> [Задание]: Извлеки из отрывка о жизни в скиту дословно фрагмент от «Игумен тяжело вздохнул» до «или успокаивали меня.» включительно.

> [Отрывок]:
--------------------

Игумен тяжело вздохнул и ответил: "Конечно любят, но если их не скроешь, то они и не уберегутся от братии... Братия – это те же большевики... Чуть только увидят хорошенького "кавунчика" (так в Малороссии зовется арбуз) или красавицу дыню, так сейчас же и проглотят их... Вот я и спасаю их под лопухами, авось не приметят..."

Мирно и тихо протекала наша жизнь в скиту в первые дни нашего приезда. Скрытый в ущелье горы скит был отгорожен от мира точно высокими стенами, мало кому был даже известен и его трудно было найти. Но вот прошел месяц, большевики неистовствовали в городе все больше, из Киева доходили слухи один ужаснее другого, и от моего взора не укрывалось то беспокойство и те тревоги, какие переживала братия. На расспросы или не отвечали, или успокаивали меня.

И тут, быть может, впервые предо мною раскрылась нежная, полная братской любви, душа моего брата Владимира. Странные отношения связывали меня с моим братом. Мы точно боялись признаться друг другу в своей любви, никогда и ни в чем ее не выражали вовне, оба были достаточно угрюмы, необщительны, тогда как оба в одинаковой мере тревожились друг за друга и внутренне были между собой связаны неразрывными нитями. Беспокойство моего брата обо мне выражалось всегда так наглядно, он так мало умел скрывать его, что мне достаточно было только взглянуть на него, чтобы угадать какую-либо беду. Так случилось и тогда, когда брат, узнав о расстреле кузена Димитрия, скрыл от меня эту ужасную весть, и я узнал о ней лишь позднее, да и то случайно, от одного из иеромонахов, совершавших панихиду по "убиенном рабе Божием Димитрие", который на вопрос мой о ком он молился, выдал тайну моего доброго брата.

--------------------

> [Данные]:
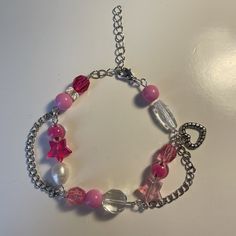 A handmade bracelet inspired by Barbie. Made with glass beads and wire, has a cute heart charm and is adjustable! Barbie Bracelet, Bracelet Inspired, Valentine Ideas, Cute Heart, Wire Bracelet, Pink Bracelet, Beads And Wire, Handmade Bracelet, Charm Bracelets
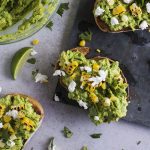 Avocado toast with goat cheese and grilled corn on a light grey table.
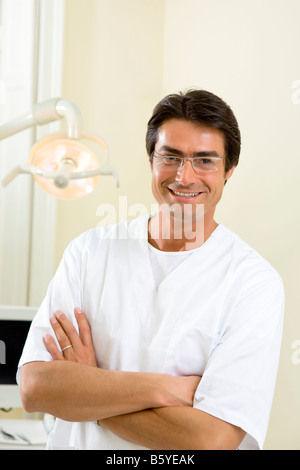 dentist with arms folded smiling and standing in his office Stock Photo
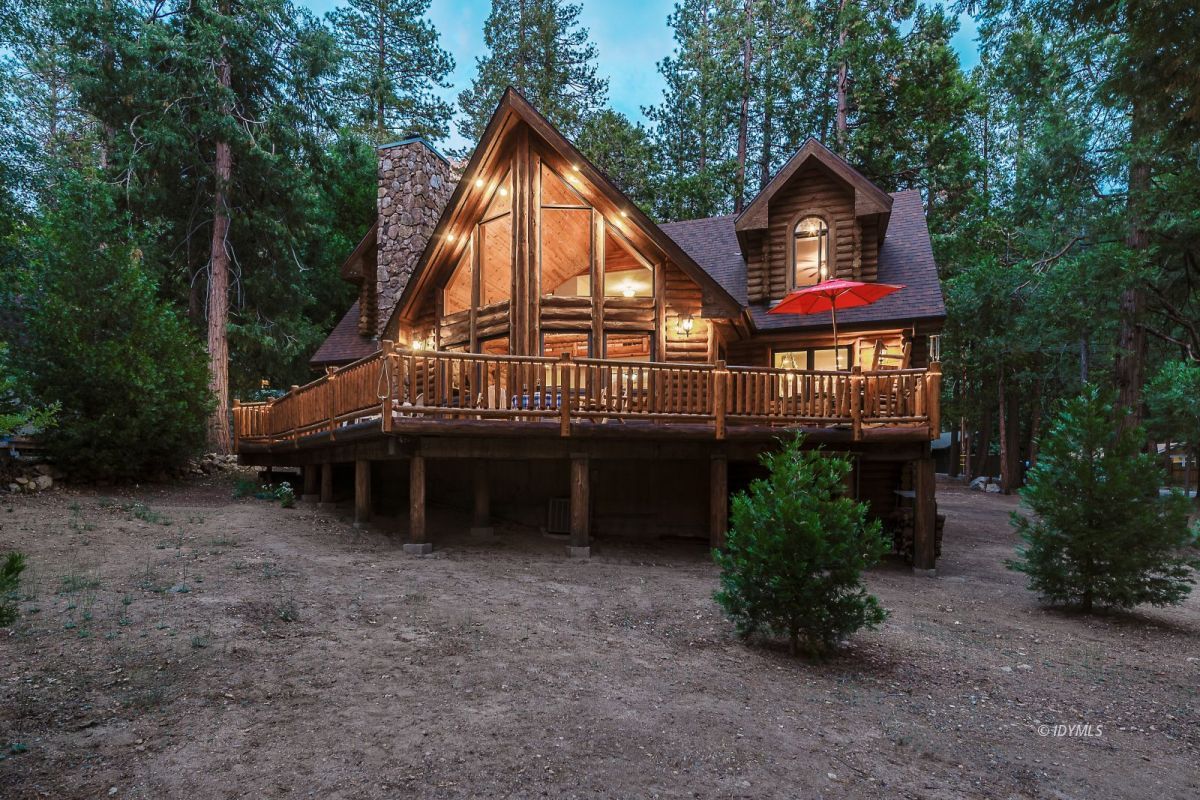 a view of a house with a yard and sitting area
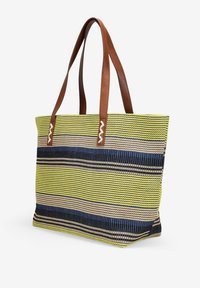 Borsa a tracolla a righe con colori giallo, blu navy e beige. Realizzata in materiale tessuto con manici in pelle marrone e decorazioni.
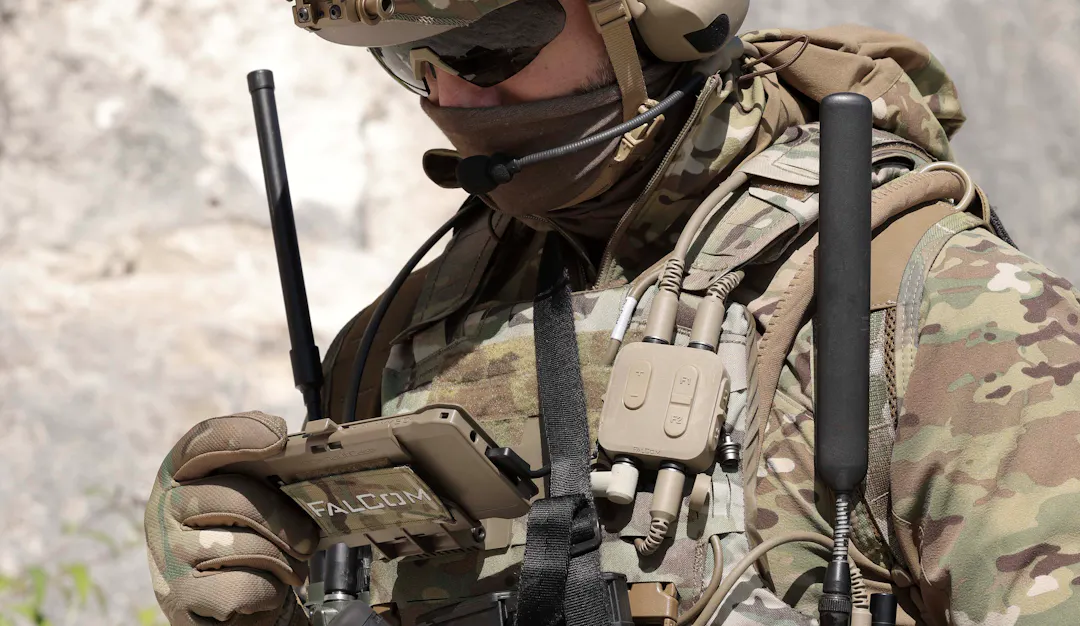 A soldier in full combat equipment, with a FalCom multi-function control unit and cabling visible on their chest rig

--------------------

> [Ответ]:
Игумен тяжело вздохнул и ответил: "Конечно любят, но если их не скроешь, то они и не уберегутся от братии... Братия – это те же большевики... Чуть только увидят хорошенького "кавунчика" (так в Малороссии зовется арбуз) или красавицу дыню, так сейчас же и проглотят их... Вот я и спасаю их под лопухами, авось не приметят..."

Мирно и тихо протекала наша жизнь в скиту в первые дни нашего приезда. Скрытый в ущелье горы скит был отгорожен от мира точно высокими стенами, мало кому был даже известен и его трудно было найти. Но вот прошел месяц, большевики неистовствовали в городе все больше, из Киева доходили слухи один ужаснее другого, и от моего взора не укрывалось то беспокойство и те тревоги, какие переживала братия. На расспросы или не отвечали, или успокаивали меня.